Megafranquicias como Assassin's Creed tienen a todo un equipo dedicado a mantener la coherencia interna de su universo a través de los juegos, cómics, libros, películas y series. Un equipo liderado por un brand manager que establece el rumbo para que el marco narrativo sea lo suficientemente sólido como para soportar múltiples décadas de historias sin colapsar ante la tensión de creatividades individuales dispares, imponiendo orden en el caos. Existen biblias de producción muy detalladas donde se detallan las reglas del universo de ficción. Lo que se puede hacer y lo que no se puede hacer. Las intrincaciones de la mitología y las historiografías de sus protagonistas. Los límites del campo de juego, en definitiva.
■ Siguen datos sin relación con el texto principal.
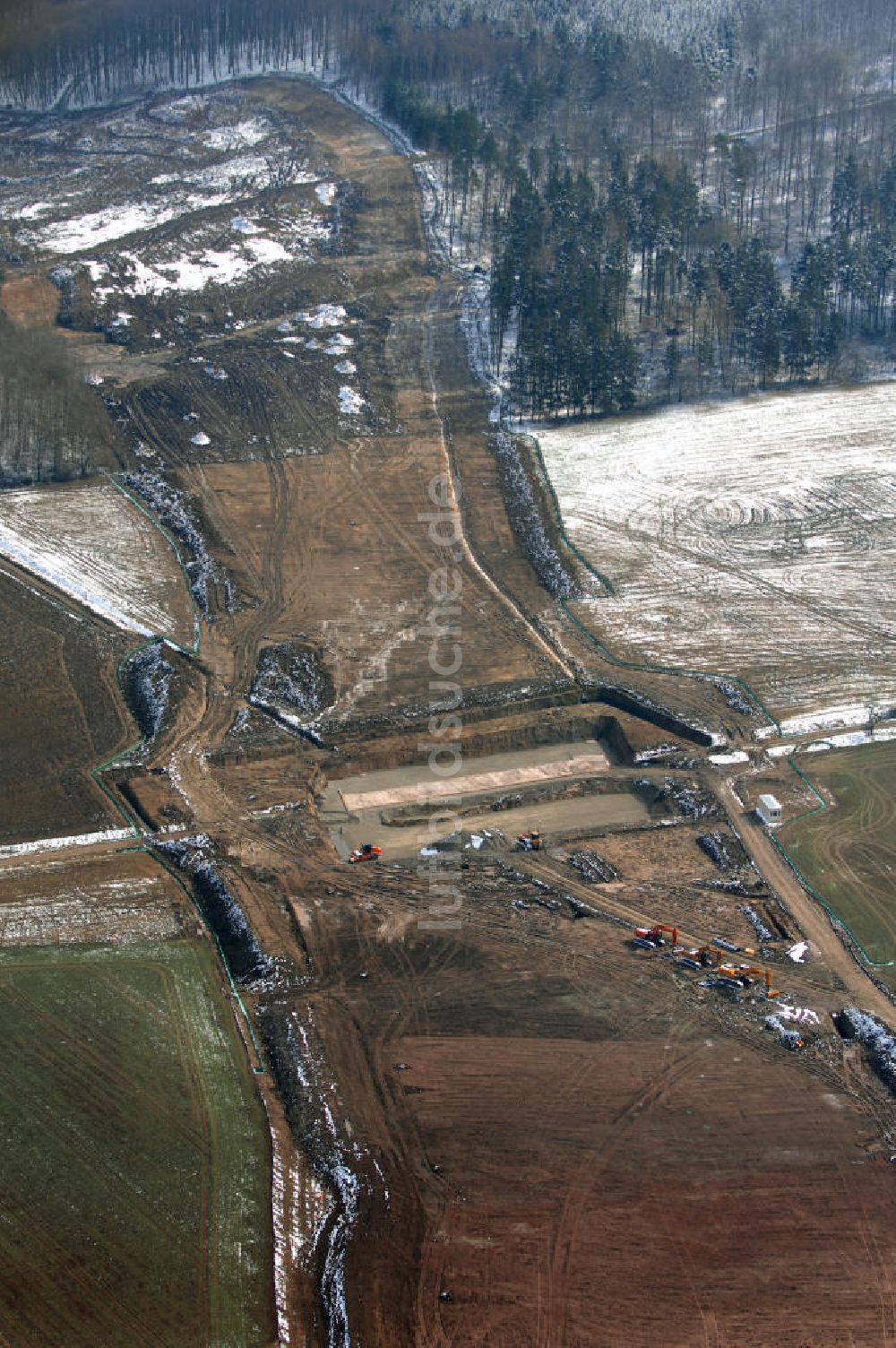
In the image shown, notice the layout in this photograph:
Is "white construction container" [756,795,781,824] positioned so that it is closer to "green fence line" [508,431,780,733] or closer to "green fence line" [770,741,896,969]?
"green fence line" [770,741,896,969]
Esta colaboración con Attack on Titan supone la derrota incontestable de todo este equipo. Es la constatación definitiva de que Ubisoft no está ya en condiciones de preservar la integridad de su obra, sino que está obligada a perseguir el dinero por dónde sea, hasta debajo de las piedras. Que sus ejecutivos llevan años mirando con envidia a lo que hace Epic con Fortnite y quieren emularlos, sin pararse a considerar que Fortnite siempre ha sido un cajón de sastre, un metaverso diseñado para el consumo inmediato. Un gran escaparate donde, por un precio justo, todo el que quiera puede exponer su mercancía ante una audiencia de millones de chavales sobreestimulados. Un canal donde se trafica con la atención de la audiencia. Ya se sabe lo que se dice sobre los productos gratuitos, que en verdad el producto somos nosotros mismos. Nuestros datos, nuestras atención. No tiene mayores ambiciones creativas, no tiene nada que decir por sí mismo. Justo lo contrario que Assassin's Creed.
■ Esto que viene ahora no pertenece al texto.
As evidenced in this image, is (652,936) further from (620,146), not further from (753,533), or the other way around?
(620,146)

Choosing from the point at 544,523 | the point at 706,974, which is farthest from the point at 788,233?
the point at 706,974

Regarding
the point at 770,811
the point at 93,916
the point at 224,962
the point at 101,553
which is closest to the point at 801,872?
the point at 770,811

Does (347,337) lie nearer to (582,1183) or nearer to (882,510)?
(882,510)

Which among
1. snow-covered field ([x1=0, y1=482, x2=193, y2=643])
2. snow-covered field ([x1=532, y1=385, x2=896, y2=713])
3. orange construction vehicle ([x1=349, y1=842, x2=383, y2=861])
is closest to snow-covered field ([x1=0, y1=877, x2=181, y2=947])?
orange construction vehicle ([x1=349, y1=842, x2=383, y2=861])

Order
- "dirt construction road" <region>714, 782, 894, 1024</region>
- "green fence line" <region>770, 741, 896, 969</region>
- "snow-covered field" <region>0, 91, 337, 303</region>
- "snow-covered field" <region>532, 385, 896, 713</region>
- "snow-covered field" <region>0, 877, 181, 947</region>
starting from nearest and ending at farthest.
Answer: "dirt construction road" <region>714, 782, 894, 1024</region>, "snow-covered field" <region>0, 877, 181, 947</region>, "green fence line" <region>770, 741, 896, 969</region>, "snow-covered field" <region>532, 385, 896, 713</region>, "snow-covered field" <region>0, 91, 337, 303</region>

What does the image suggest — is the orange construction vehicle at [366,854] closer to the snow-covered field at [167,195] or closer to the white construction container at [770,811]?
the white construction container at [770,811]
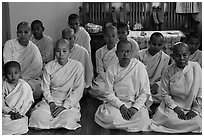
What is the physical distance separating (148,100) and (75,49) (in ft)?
4.41

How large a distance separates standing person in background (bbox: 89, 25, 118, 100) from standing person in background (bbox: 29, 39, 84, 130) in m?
0.66

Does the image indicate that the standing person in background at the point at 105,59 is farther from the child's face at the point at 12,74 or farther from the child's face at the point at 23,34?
the child's face at the point at 12,74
Los videojuegos, como toda industria del entretenimiento, suponen la intersección entre el arte y el comercio. Esa tensión siempre ha estado allí. Sin embargo, en los últimos tiempos, me temo que las pulsiones corporativistas de unos líderes cínicos y atosigados por las cuentas de resultados nos están desposeyendo de todo rastro de significado. Nuestros universos de ficción, cuidadosamente pergeñados durante años por artistas que creían quizá de manera muy idealista en su labor, están siendo devorados por un virus implacable. Un virus de cinismo avasallador, que lo reduce todo a números tangibles, que solo entiende de métricas, de facturación, de impactos y de penetración publicitaria. Todo lo demás es secundario. Puede que hoy sea Attack on Titan, pero en el futuro será Los Vengadores, o Star Wars o lo que se tercie. Si el dinero está presto, la integridad creativa se desvanece.